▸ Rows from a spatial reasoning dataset
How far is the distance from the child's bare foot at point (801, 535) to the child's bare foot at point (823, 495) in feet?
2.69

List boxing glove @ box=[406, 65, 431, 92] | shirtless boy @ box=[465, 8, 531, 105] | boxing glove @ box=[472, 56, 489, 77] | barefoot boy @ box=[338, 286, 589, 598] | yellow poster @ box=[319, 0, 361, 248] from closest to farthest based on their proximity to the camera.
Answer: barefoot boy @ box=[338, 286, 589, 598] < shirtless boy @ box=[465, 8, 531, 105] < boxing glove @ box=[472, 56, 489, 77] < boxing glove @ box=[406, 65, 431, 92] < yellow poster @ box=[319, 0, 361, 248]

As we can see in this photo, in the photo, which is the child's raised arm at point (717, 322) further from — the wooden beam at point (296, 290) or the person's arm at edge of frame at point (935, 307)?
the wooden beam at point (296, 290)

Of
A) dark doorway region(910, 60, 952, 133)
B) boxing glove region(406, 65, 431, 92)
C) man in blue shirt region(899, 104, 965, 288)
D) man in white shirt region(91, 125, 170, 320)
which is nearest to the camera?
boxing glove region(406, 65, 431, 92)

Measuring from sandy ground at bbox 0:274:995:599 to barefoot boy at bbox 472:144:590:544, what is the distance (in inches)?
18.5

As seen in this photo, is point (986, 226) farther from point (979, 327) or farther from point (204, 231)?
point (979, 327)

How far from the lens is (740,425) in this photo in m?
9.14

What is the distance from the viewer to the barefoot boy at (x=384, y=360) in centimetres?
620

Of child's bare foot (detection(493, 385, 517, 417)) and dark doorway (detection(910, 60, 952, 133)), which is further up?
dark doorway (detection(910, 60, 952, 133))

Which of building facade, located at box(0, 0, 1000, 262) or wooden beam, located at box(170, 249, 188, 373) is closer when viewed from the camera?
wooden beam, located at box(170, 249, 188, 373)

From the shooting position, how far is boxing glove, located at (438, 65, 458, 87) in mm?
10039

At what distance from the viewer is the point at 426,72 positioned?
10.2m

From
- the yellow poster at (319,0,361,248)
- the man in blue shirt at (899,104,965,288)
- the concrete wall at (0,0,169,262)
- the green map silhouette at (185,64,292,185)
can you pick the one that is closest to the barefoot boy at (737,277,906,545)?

▸ GOAL
Copy all of the records above verbatim, from the first line through the last.

▸ RESULT FOR THIS EXERCISE
How far is the distance from the child's bare foot at point (801, 535) to the child's bare foot at point (823, 495) in feet?
2.69

List boxing glove @ box=[406, 65, 431, 92] | shirtless boy @ box=[465, 8, 531, 105] | boxing glove @ box=[472, 56, 489, 77] | barefoot boy @ box=[338, 286, 589, 598] | yellow poster @ box=[319, 0, 361, 248] from closest to farthest based on their proximity to the camera.
Answer: barefoot boy @ box=[338, 286, 589, 598] < shirtless boy @ box=[465, 8, 531, 105] < boxing glove @ box=[472, 56, 489, 77] < boxing glove @ box=[406, 65, 431, 92] < yellow poster @ box=[319, 0, 361, 248]

As we can see in this photo, in the photo, which is the child's raised arm at point (717, 322) further from — the wooden beam at point (296, 290) or the person's arm at edge of frame at point (935, 307)?
the wooden beam at point (296, 290)

Of
A) dark doorway region(910, 60, 952, 133)
B) boxing glove region(406, 65, 431, 92)
C) man in blue shirt region(899, 104, 965, 288)
D) man in white shirt region(91, 125, 170, 320)
which is nearest to the camera?
boxing glove region(406, 65, 431, 92)

Measuring from sandy ground at bbox 0:274:995:599 to barefoot boy at bbox 472:144:590:544, what is the distance (in inches)?
18.5

As seen in this photo, is point (986, 226) farther from point (979, 327) or farther from point (204, 231)?
point (979, 327)

How far from the lens is (740,425) in this photo in m?
9.14

What is the distance from the viewer to the barefoot boy at (x=384, y=360) in centimetres?
620

Of child's bare foot (detection(493, 385, 517, 417)) and dark doorway (detection(910, 60, 952, 133)), which is further up?
dark doorway (detection(910, 60, 952, 133))

Which of building facade, located at box(0, 0, 1000, 262) or wooden beam, located at box(170, 249, 188, 373) is closer when viewed from the camera?
wooden beam, located at box(170, 249, 188, 373)

From the shooting position, how far is boxing glove, located at (438, 65, 458, 87) in mm?
10039

At what distance from the viewer is the point at 426,72 positioned?
10.2m

From
- the yellow poster at (319,0,361,248)
- the man in blue shirt at (899,104,965,288)
- the concrete wall at (0,0,169,262)
- the green map silhouette at (185,64,292,185)
can you pick the one that is closest to the barefoot boy at (737,277,906,545)?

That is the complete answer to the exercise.